Das Gesetz "erklärt ein Jahrzehnt der Straflosigkeit in Katalonien, weil alle im Laufe eines Jahrzehnts in Katalonien begangenen Verbrechen von der Amnestie erfasst werden, vom Terrorismus bis zur politischen Korruption", sagte er. "Deshalb ist alles, was in anderen Teilen Spaniens passiert, ein Verbrechen, aber in Katalonien kann alles vergeben werden. Wenn Sie mir erlauben, das zu sagen, ist dies die Art von Gesetz, die wir während des Franco-Regimes gesehen haben."

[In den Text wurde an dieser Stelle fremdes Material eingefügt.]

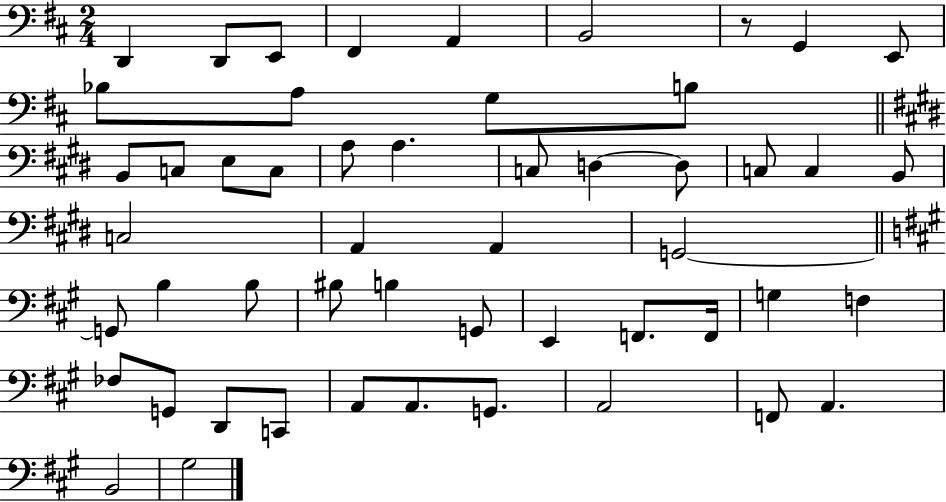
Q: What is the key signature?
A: D major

Der EU-Justizkommissar Didier Reynders hat sich bereits schriftlich an die amtierende spanische Regierung gewandt und um weitere Einzelheiten des Gesetzesvorschlags gebeten. Er sagte, das Thema habe Anlass zu ernsthafter Besorgnis gegeben und sei "zu einer Angelegenheit von erheblicher Bedeutung in der öffentlichen Debatte" geworden. In einer höflichen, aber unverblümten Antwort wies die amtierende Regierung letzte Woche darauf hin, dass die spanische Verfassung es Übergangsregierungen nicht erlaube, dem Parlament Gesetze vorzulegen. Ein solches Gesetz werde von den politischen Parteien vorgeschlagen, hieß es. Es wurde jedoch angeboten, der Kommission weitere Einzelheiten mitzuteilen, sobald das Amnestiegesetz vorgelegt worden sei.
Sánchez – der Verhandlungen zur Bildung einer neuen Regierung aufnahm, nachdem Feijóo sich trotz der Unterstützung der rechtsextremen Vox-Partei und anderer kleinerer Gruppierungen als unfähig erwiesen hatte, dazu zu kommen – behauptete, die Amnestie sei notwendig, um die Wunden der Vergangenheit zu heilen und Frieden zu gewährleisten Zusammenleben in Spanien. Er forderte die PP außerdem dazu auf, "gesunden Menschenverstand" zu zeigen und nicht mehr zu versuchen, Unruhe zu stiften.
"Ich bitte sie, das Ergebnis an der Wahlurne und die Legitimität der Regierung, die wir bald bilden werden, zu respektieren", sagte Sánchez am Samstag. "Ich fordere sie auf, mutig zu sein und Nein zur strikten Umarmung der extremen Rechten zu sagen und den reaktionären Weg, den sie derzeit in Richtung Abgrund verfolgen, aufzugeben. Wir werden für alle Spanier regieren, für weitere vier Jahre des sozialen Fortschritts und des Zusammenlebens."